19h51min
Aqui em Lençóis tem uns hostels (é assim que fala?) que abrigam pessoas em troca de “serviços por algumas horas”. Eles não aparentam se sentir mal. Há três semanas conheci uma mulher de Portugal que estava vivendo assim. A lindeza das mulheres de lá, é diferente. E ela sempre vinha ver minha gata, tomar café e conversar, sem maldade (eu acho… eu realmente NÃO SEI perceber essas coisas! =/ ). Não temos mais rancores com portugueses. A gente continua se maltratando sem precisar de ajuda desde muito tempo após vocês terem partido. Hoje dois homens entraram aqui, brasileiros. "Homens" eu digo: Rapazes. "Caras". Está desenhado nela e neles que são pessoas que não precisam apelar a esse tipo de morada, mas eles saem por aí se aventurando. Algumas pessoas fazem uma cara de nojinho olhando e dizendo: "Ficam pagando de pobres!”. É engraçado. Quando você se abdica de se comportar como um colonizador… O colonizado se irrita com você. Eu senti (quase senti) algo que veio até minha garganta de vontade de criticar a todos que entraram aqui, se hospedando em lugares assim mandando seus berços de ouro pro inferno. Foi então que parei em frente a Henrique.

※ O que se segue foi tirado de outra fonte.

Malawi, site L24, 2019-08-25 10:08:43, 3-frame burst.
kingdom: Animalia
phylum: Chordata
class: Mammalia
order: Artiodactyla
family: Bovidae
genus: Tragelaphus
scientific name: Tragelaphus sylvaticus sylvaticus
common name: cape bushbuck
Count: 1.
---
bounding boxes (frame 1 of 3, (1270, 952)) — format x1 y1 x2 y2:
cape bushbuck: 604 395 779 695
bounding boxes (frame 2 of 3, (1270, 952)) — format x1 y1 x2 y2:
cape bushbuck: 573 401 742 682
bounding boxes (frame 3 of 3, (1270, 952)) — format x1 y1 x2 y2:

E conversamos… O ano era 2017.
– O que você pensa que está fazendo juntando esse mundo de livros aí?! E morando num quartinho?
– Eu sei lá! – Ele me disse. – Mas… ESTOU FAZENDO BEM MAIS DO QUE ESTAVA FAZENDO ONTEM. – Fiquei calado encarando ele. Ele não tinha cabelos brancos ainda, barbas brancas… reparei. Sorri com ternura. Ele tinha uma energia incrível.
– Você encheu uma mochila de 70 litros de livro e vai descer a ladeira??
– VOU! E você o que vai fazer hoje, amigo? – Ele não me reconhecia…
– Algo parecido.
Ele subiu. Nunca vi Henrique dando passos tão ligeiros. Em 2021 um homem de 80 anos parou ao meu lado. Eu estava desenhando gatos no meu caderno.
– O QUE É agora?!
– Você devia voltar a estudar…
– E quando foi que eu estudei?!
– Tá, tá, você devia estudar, QUERENDO, dessa vez.
– Acho que a gente devia parar de se ver.